We still don't have that blinking cursor, but we're getting closer. There are still explosions of accidental complexity to avoid in the days ahead. See you tomorrow.
- And because the language is so damned orderly, also "I punish". [↩]
- Latin would happily allow you to disambiguate the two if you wanted! [↩]
- These are much better discussed here http://curtclifton.net/papers/MoseleyMarks06a.pdf, and I encourage you to go give that a read before continuing. [↩]
- Consider that mathematical truths are discovered, while products of beings-an-engineer are built. [↩]
- The genitive or "begetting" form. [↩]
- POSIX, first codified in 1988, is a standard for the APIs and utility programs of UNIX-like operating systems. Adhering to the standard means that a huge amount of software designed for POSIX can be ported to a given operating system. [↩]
- Yes, we glossed over the plump, moo-eyed smiles of the Linux kernel and gcc because we have no alternatives. That's no excuse. [↩]
Tiny nitpick/clarification re "Essential complexity is that which cannot be reduced without changing your algorithm." - according to the paper you ref, afaik this would be so if you mean there users' "algorithm" aka the problem's own (as seen/presumed known -and that's a big presumption- by the users). Was this what you had in mind behind those (hard to notice at the time really) prods re users of TMSR-OS? Because I realised this only now that I read this article of yours.
(I have experienced that physical sickness @ the sudden grasp of the size&spread of a code-mess of such proportions)
Comment by Diana Coman — 2019/12/30 @ 2:21 p.m.
I must say I'm actually quite happy with the complexity definitions.

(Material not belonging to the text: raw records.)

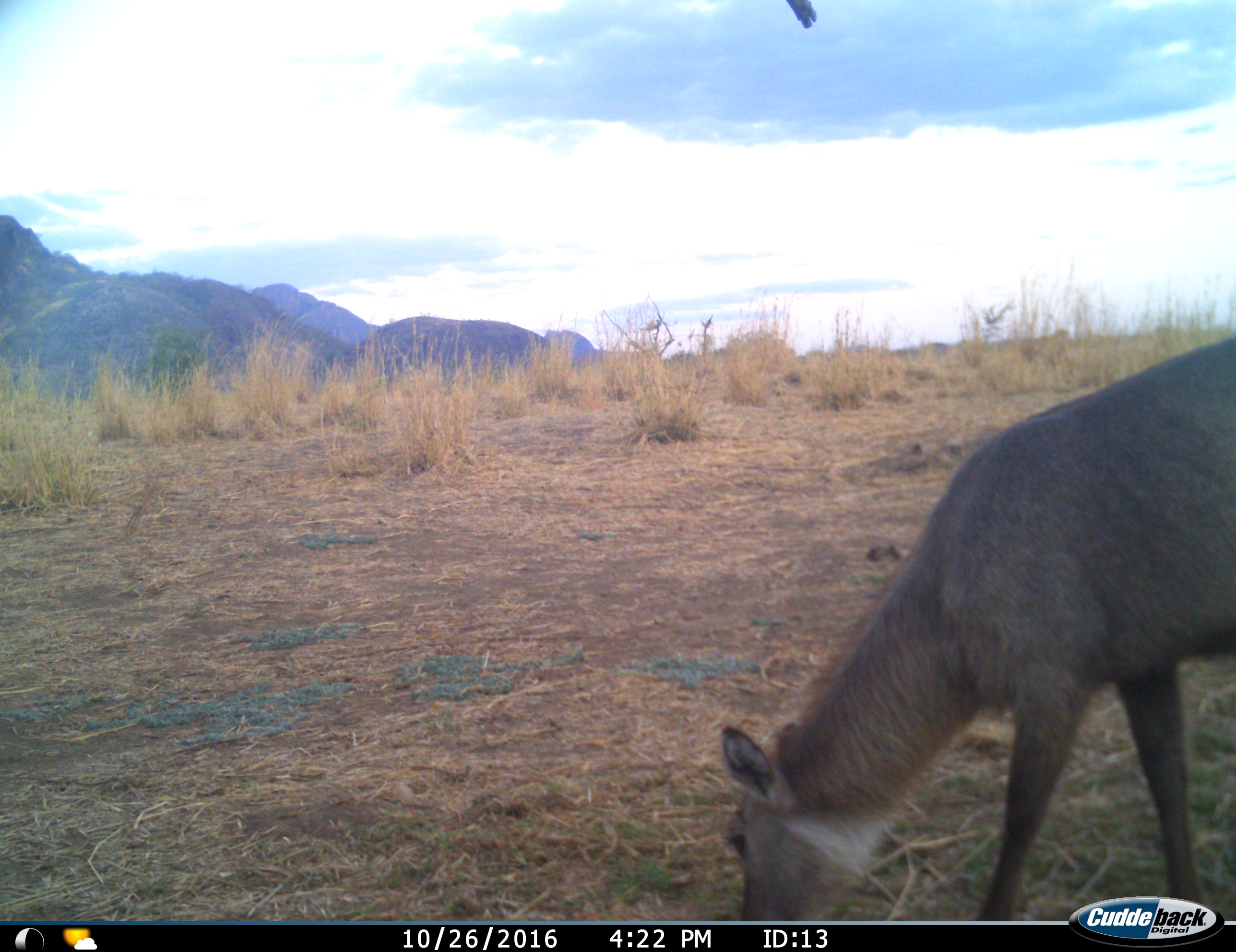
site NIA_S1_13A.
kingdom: Animalia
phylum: Chordata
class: Mammalia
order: Artiodactyla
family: Bovidae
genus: Kobus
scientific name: Kobus ellipsiprymnus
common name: waterbuck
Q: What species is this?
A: Waterbuck (Kobus ellipsiprymnus).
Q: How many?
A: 1.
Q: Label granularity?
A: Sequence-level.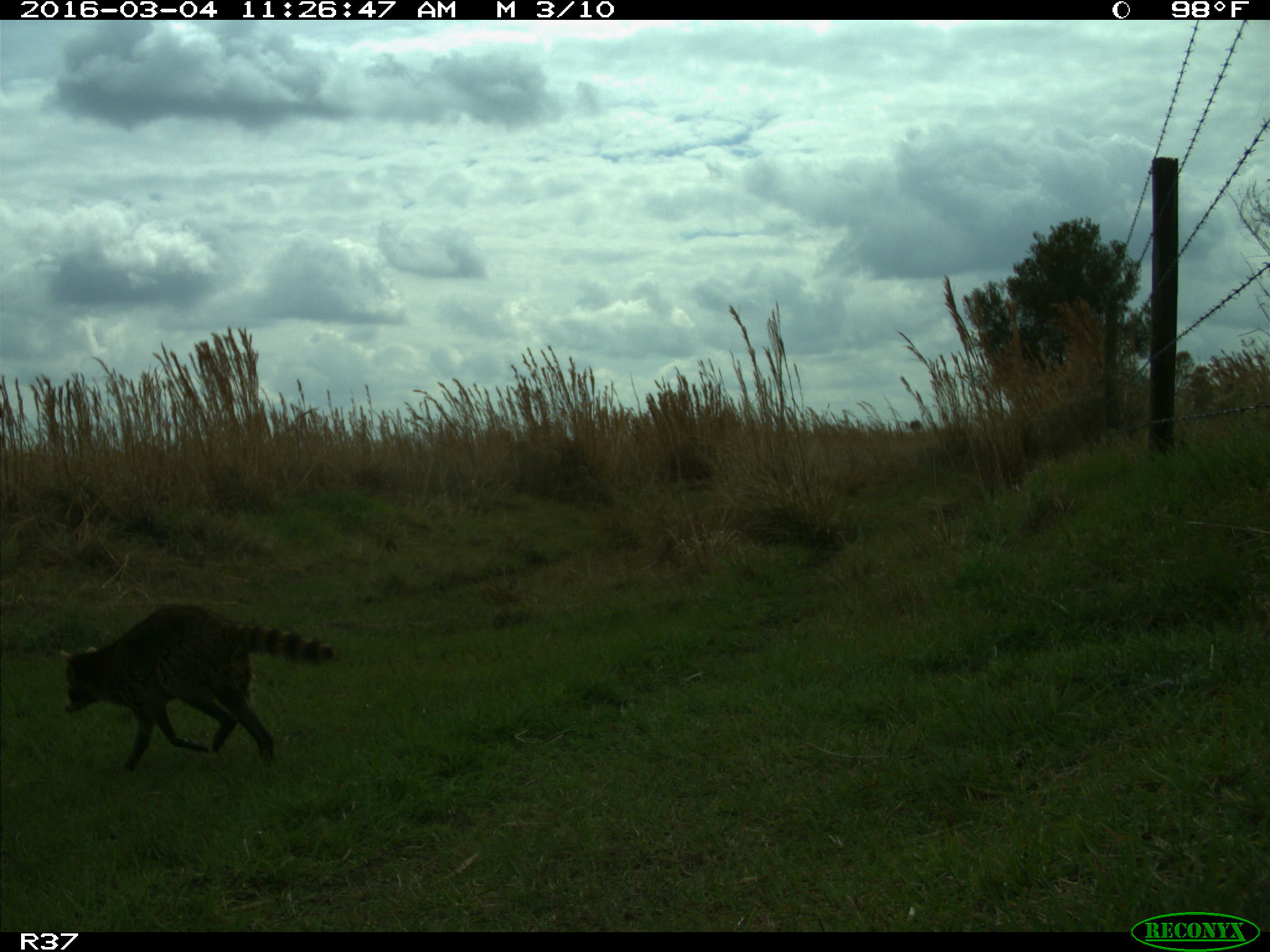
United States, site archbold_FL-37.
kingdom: Animalia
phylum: Chordata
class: Mammalia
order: Carnivora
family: Procyonidae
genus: Procyon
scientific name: Procyon lotor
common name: common raccoon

> The utter contempt for human comprehension is abhorrent
It's not just the plain size, either. Musl comments are 10%. glibc comments 2-something%. And this isn't even merely as bad as the straight comparison indicates, but significantly worse : a sub 100k libc getting away with 10% comment by mass is very different from a >1mn libc getting away with anything like HALF commentary by mass -- much in the vein of how my coffee maker may come with a single page of printed manual, 1 ppm of the entire packaging, but my BMW'd better come with complete fucking docs, because guess what, if something goes awry I have no way to intuit the correct approach to significantly longer, utterly more complex mechanics.
As a rule of thumb I would propose that every thousand lines of code added to a codebase DOUBLES the required PERCENTAGE of commentary included. So a 1001 LOC codepile'd better include at least TWO comment lines, a 10k LOC codepile'd better include 10% commentary by line count, and a 1mn codepile can not possibly exist, because 21000 exceeds 106
Comment by Mircea Popescu — 2020/01/02 @ 10:23 a.m.
Thanks for the definitions and measurements.
I'll link in spyked's piece On Intellectual Ownership to supplement.
Comment by Robinson Dorion — 2020/01/12 @ 1:33 p.m.